Os projetos de des-envolvimento são responsáveis por mudanças territoriais, que conforme Santos (2001), compõe-se de objetos e idéias. Esta última, sem dúvida, a definidora da absolvição e absorção de impactos e, por isso, tão bem negligenciada de direitos humanos em nome da inclusão globalizada de sonhos e localmente excluída de possibilidades do devir. Como afirma Rigotto,

 

A ideologia do desenvolvimento tem norteado a trajetória das sociedades ocidentais ao longo de toda a modernidade. [...] A crise de uma ‘religião’ tão amplamente difundida pesa sobre nossos ombros e levanta uma serie de perguntas a que é preciso responder. (2008, p.67)

 

 

O outro perigo, decorrente das obras físicas dos projetos de infra-estrutura e de des-envolvimento, é a tatuagem que vai sendo impingida nas comunidades locais, especialmente no que se refere à garantia dos direitos sexuais de crianças e adolescentes: sexualidade não mais como direito, mas como valor de troca; criança não mais como pessoa em desenvolvimento, mas como mercadoria de troca; sonhos de dignidade não mais como possibilidades, mas como obstáculos ao desenvolvimento. Além disso, os territórios destruídos de teias de garantia de direitos configuram novas redes de expropriação e estas, em grande parte, aliadas das redes de direitos que constituímos nos anos que se seguiram à Constituição de 1988, como em muitas situações, o financiamento de projetos dirigidos à infância por parte de empresas que esgarçam a mesma.

Talvez resida nesta discussão o nosso desafio em conseguirmos nos antecipar ao projeto de des-envolvimento: com empoderamento das comunidades para resistência ao que não é necessário; para condicionar os projetos à realidade local; para valorizar o que existe de bom e garantidor de direitos; para que as comunidades tenham condições de propor novas formas do viver sem necessariamente abrir mão de sua história; para que conheçam os projetos de forma a prepararem-se antecipadamente para enfrentar os problemas com dignidade e cidadania.
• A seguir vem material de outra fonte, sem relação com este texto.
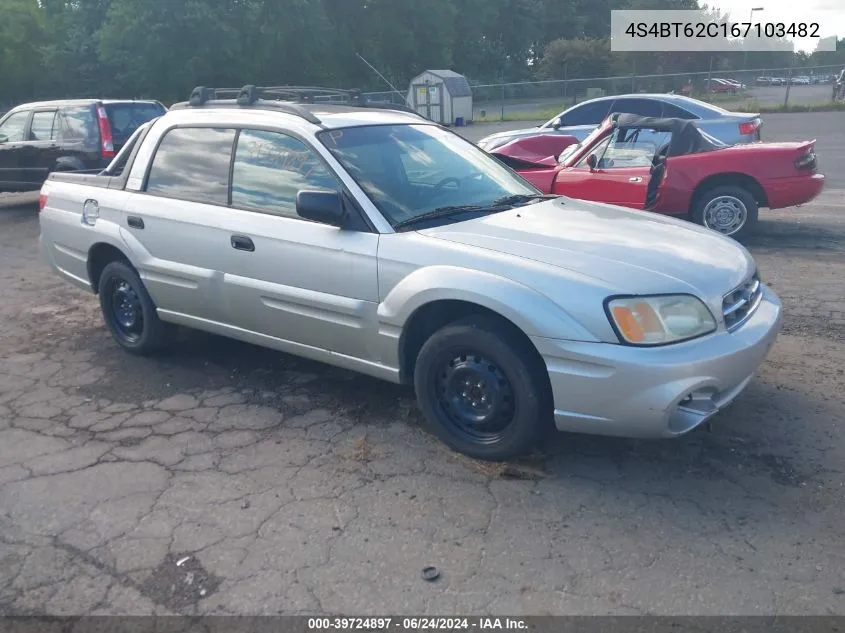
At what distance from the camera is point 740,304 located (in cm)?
391

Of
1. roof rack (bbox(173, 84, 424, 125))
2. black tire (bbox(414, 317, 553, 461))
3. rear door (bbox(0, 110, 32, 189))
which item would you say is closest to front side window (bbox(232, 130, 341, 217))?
roof rack (bbox(173, 84, 424, 125))

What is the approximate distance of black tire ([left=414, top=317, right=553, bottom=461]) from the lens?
3697mm

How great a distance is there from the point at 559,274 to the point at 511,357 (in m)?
0.44

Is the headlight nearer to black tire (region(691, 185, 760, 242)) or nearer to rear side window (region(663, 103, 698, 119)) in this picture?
black tire (region(691, 185, 760, 242))

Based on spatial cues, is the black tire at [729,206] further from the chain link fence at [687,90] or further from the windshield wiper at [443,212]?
the chain link fence at [687,90]

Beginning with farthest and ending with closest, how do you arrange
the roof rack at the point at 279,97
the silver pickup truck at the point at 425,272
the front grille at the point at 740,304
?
1. the roof rack at the point at 279,97
2. the front grille at the point at 740,304
3. the silver pickup truck at the point at 425,272

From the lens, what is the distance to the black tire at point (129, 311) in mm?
5504

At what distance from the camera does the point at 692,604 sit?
2865 mm

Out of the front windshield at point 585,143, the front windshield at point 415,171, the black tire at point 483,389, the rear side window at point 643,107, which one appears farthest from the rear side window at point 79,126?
the black tire at point 483,389

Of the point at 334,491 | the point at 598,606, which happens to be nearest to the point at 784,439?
the point at 598,606

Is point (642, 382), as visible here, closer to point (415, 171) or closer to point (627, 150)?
point (415, 171)

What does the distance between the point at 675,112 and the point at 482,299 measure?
9378 mm

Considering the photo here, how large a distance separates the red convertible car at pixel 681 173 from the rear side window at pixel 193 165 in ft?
13.6

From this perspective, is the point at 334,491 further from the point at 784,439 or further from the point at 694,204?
the point at 694,204
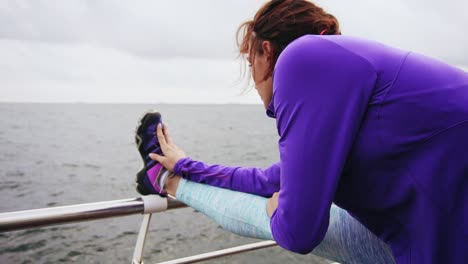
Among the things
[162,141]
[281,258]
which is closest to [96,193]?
[281,258]

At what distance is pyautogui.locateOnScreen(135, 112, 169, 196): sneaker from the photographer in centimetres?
149

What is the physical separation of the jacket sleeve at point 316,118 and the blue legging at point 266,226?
27 cm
Enfim, colocar-nos uma grande meta: para que o financiamento por fundos públicos não seja objeto exatamente de desmantelamento dos direitos que, no mesmo lado, está o Estado brasileiro, cuja maior função deveria ser a garantia deles.

A responsabilidade sobre a exploração sexual de crianças e adolescentes precisa deslocar-se da cômoda penalização das relações entre os indivíduos - geralmente mais moral e menos jurídica - que ocorre dissociada das transformações territoriais impostas pelo des-envolvimento. É necessário sair da crosta do problema para o entendimento e ação nas totalidades em que se insere. É fundamental a nossa inserção radical - no sentido de raiz – no enfrentamento das violações de direitos sexuais de crianças e adolescentes, considerando o momento atual do capitalismo, que necessita expandir mercados globais em mercados locais, justificando todos os impactos através da sacra força semântica de uma só palavra: “desenvolvimento”.  

 

 

SCANDOLA, Estela Márcia. Oferta Demanda e Mercado Sexual. Aprendizados de educadora. Revista Conversação. Ed. nº07; 2009.

 

RIGOTTO, RM. Desenvolvimento, ambiente e saúde: implicações da (des) localização industrial. Rio de Janeiro: Editora Fiocruz; 2008; 426 p.

 

SANTOS, Milton: SILVEIRA, Maria Laura. O Brasil: território e sociedade no início do século XXI. Rio de Janeiro Record, 2001.

 

Publicado em outubro de 2010.


[1] Esses fragmentos de discurso foram colhidos em diferentes ocasiões e localidades, não sendo os únicos presenciados, mas consituindo-se em representações que congregam grande parte do que aprendemos sobre des-envolvimento.